As you say, it may be a matter of figuring out how many potentially functional sequences there are in random sequence, or at least in intergenic sequence that may have ultimately come from processed functional sequence. Before orphan genes are said to be a problem for evolution, shouldn’t we know this first?
I suspect that orphan genes first started popping up in ID circles because it was thought they emerged from nothing. There seemed to be some confusion between the terms gene and orthologous DNA. Two species may not share the same gene, but they can share orthologous DNA that the gene is transcribed from. Once that misunderstanding is cleared up I suspect that many of the ID arguments made by others in the ID community fall a little flat. However, your questions about the availability of function in DNA sequence space is an important and valid one.
This is what has always baffled me about “ID theory” (aside from the fact that there is no “full-fledged theory of biological design”, as Paul Nelson has worded the problem.) How does one distinguish between guided and unguided?

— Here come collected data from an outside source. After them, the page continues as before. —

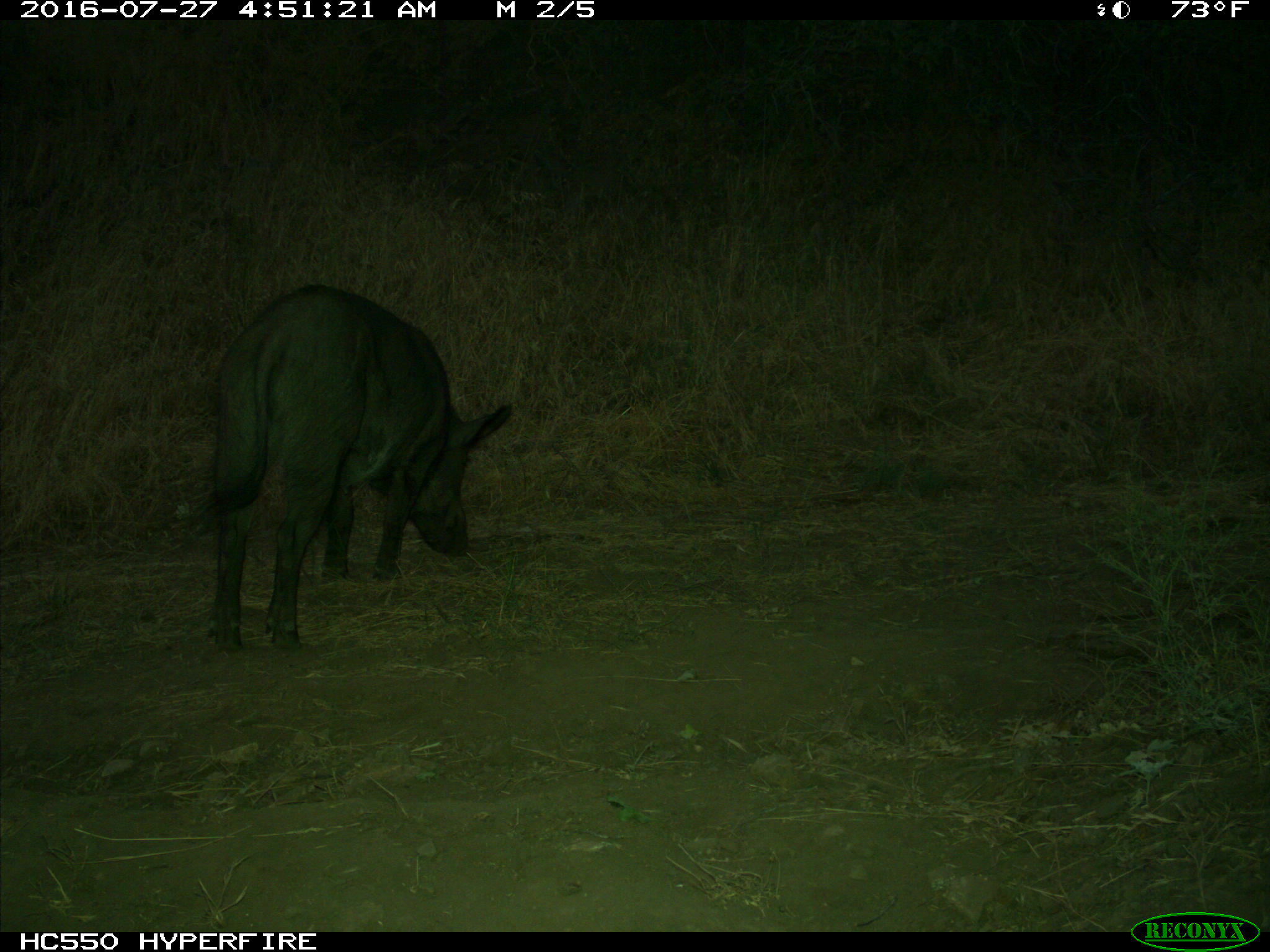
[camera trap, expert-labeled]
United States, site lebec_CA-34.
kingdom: Animalia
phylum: Chordata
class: Mammalia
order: Artiodactyla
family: Suidae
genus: Sus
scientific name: Sus scrofa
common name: wild boar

Until someone invents a “Intelligent Guidance Detector” or successful methodology, how can this be science instead of just philosophical speculation? To me as a non-biologist, all of this sounds like another example of “the intelligent designer of the gaps” fallacy.

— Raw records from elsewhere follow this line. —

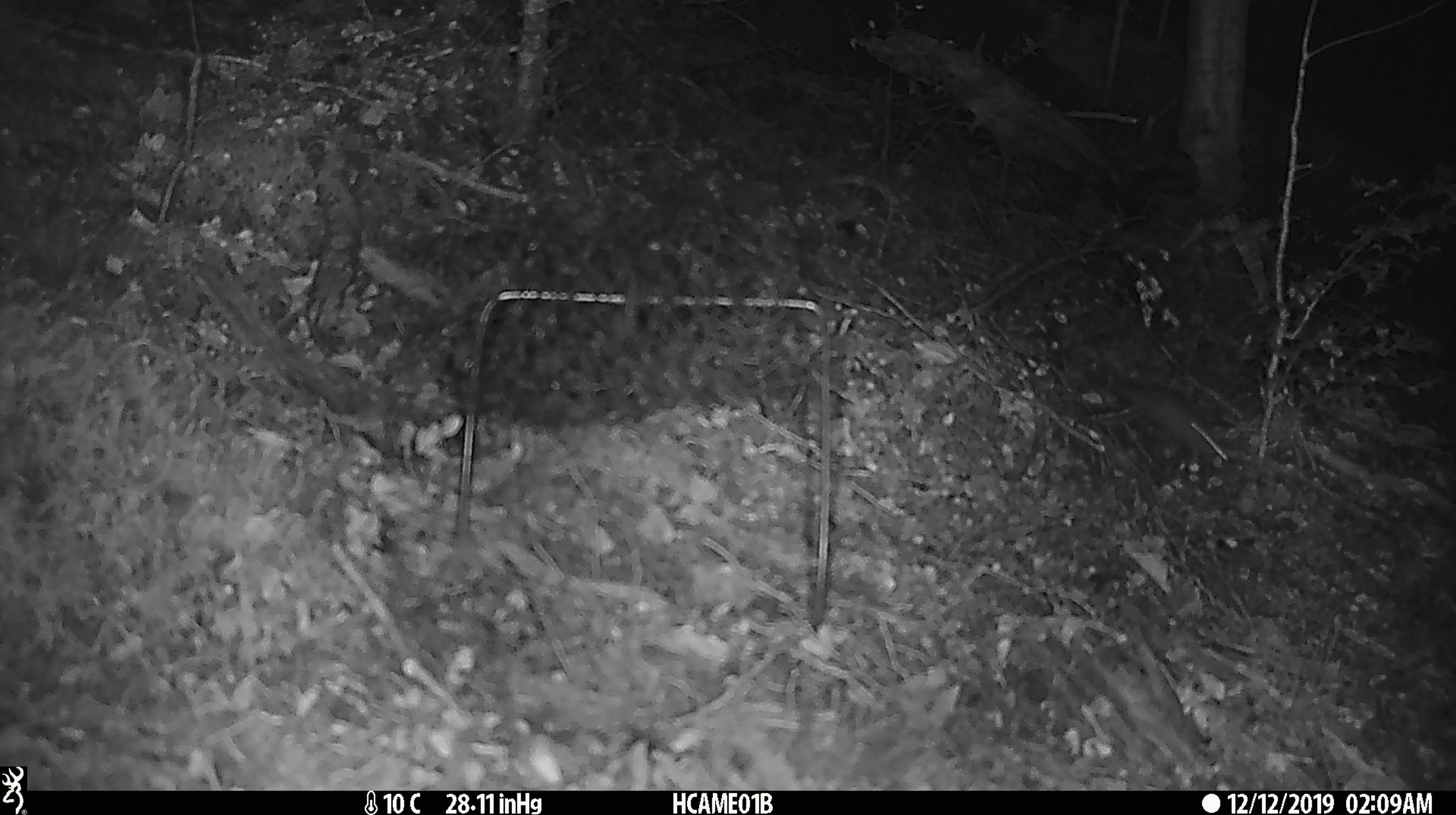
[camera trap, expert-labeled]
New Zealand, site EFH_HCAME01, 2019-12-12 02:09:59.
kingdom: Animalia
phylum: Chordata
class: Mammalia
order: Rodentia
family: Muridae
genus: Mus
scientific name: Mus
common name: mouse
Mouse (Mus).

No doubt my understanding is incomplete—so I’d be thrilled to get educated on this and any misunderstandings corrected.
[Meanwhile, I will reiterate for newcomers to this forum that I am a born-again Christ-follower who firmly believes that God has intelligently designed everything we observe, although as a Molinist that no doubt entails very different perspectives which many of my brethren would find uncomfortable. In any case, I’m fine with ID as philosophy and theology. I’d be thrilled to see exciting new discoveries which established “intelligent design detection” as science—but I’ve been waiting for a long time and am not so optimistic. Even so, I’m open to the evidence. I’m willing to learn and change my mind.]